Opfer beschwert sich über „langsame“ Klasnic-Kommission

Ministrants attend a Good Friday procession in Lohr, southern Germany, April 2, 2010. REUTERS/Johannes Eisele (GERMANY - Tags: RELIGION)
Nach lebenslangem Leiden will ein Innsbrucker endlich zu seinem Recht kommen.

Die Überwindung war groß. Doch im Herbst 2011 bricht ein Tiroler, der als 12-jähriger Ministrant in einer Pfarre in der Nähe von Innsbruck sexuell missbraucht wurde, sein Schweigen. Der heute 65-Jährige wendet sich zunächst an Bischof Manfred Scheuer, der ihn an die Ombudsstelle vor Ort verweist. „Dort wurde mein Fall ordnungsgemäß aufgenommen und an die Klasnic-Kommission weitergeleitet.“

Das war im November 2011. Die Zeit verging. Ohne Antwort. Bis der Pensionist vor einigen Wochen ein „gesalzenes Schreiben“ an die Kommission sendet, die für die Aufarbeitung kirchlicher Missbrauchsfälle zuständig ist und einen Anruf erhält. Besänftigt hat ihn das nicht. „Ich möchte, dass publik wird, wie sehr Betroffene leiden müssen, weil man dort so langsam arbeitet.“

Fehler eingestanden

Herwig Hösele, der Spreccher der kritisierten Opferschutzanwaltschaft, kann den Unmut nachvollziehen. „Es war sicher ein Fehler, dass wir keine Zwischenmeldung an den Herren gemacht haben. Wir bedauern das sehr.“ Die lange Verfahrensdauer sei auf die Komplexität des Falls zurückzuführen.

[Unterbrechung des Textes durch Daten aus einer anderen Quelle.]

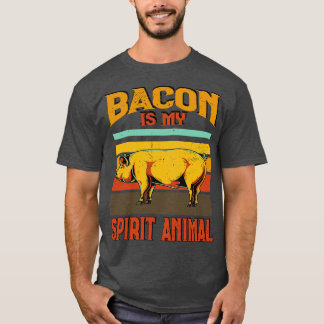 Bbq Bacon Is My Spirit Animal Meat Smoking Barbecu T-Shirt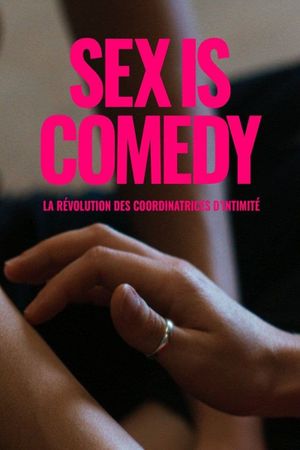 Sex Is Comedy: The Revolution of Intimacy Coordinators's poster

Zur Erklärung: Der Innsbrucker wurde nicht etwa von einem Pfarrer sexuell missbraucht, sondern von einem damals 18-jährigen Oberministranten. „Ihm war ich jedoch zu absolutem Gehorsam verpflichtet“, erklärt der Betroffene. „Er hat mich in seine Wohnung gelockt und dort vergewaltigt. Unter der damals erlittenen seelischen Verletzung leide ich bis heute.“

Die Klasnic-Kommission ist laut Hösele zur Überzeugung gekommen, dass es sich hier um ein Abhängigkeitsverhältnis im kirchlichen Umfeld gehandelt hat. Die Causa werde im Laufe des Frühjahrs behandelt. Dann werden rund eineinhalb Jahre seit der Meldung ins Land gezogen sein. „Das ist inzwischen eine unüblich lange Bearbeitungszeit“, so der ehemalige Politiker. „In der ersten Phase der Klasnic-Kommission ist es aber leider immer wieder zu so langen Wartedauern gekommen. Das hatte mit der großen Zahl an Fällen zu tun.“

Die Kommission unter Vorsitz der einstigen steirischen Landeshauptfrau Waltraud Klasnic nahm im April 2010 ihre Arbeit auf. Insgesamt wandten sich seither rund 1300 Opfer kirchlichen Missbrauchs an die Stelle. „Wir konnten bislang 1032 Fälle behandeln“, so Hösele. Die verbliebenen Fälle seien im Wesentlichen im Vorjahr 2012 eingereicht worden und sollen bis Ende 2013 abgeschlossen sein.

Insgesamt hat die Kommission seit ihrer Gründung 12,2 Millionen Euro an finanziellen und 34.000 Stunden an therapeutischen Hilfestellungen zuerkannt. Auf eine Entschädigung hofft auch der Innsbrucker, der sich an den KURIER gewandt hat. „Die verlorenen Jahre kann mir aber niemand mehr zurückgeben“, macht er klar, dass eine Zahlung nicht viel mehr als eine Geste sein kann.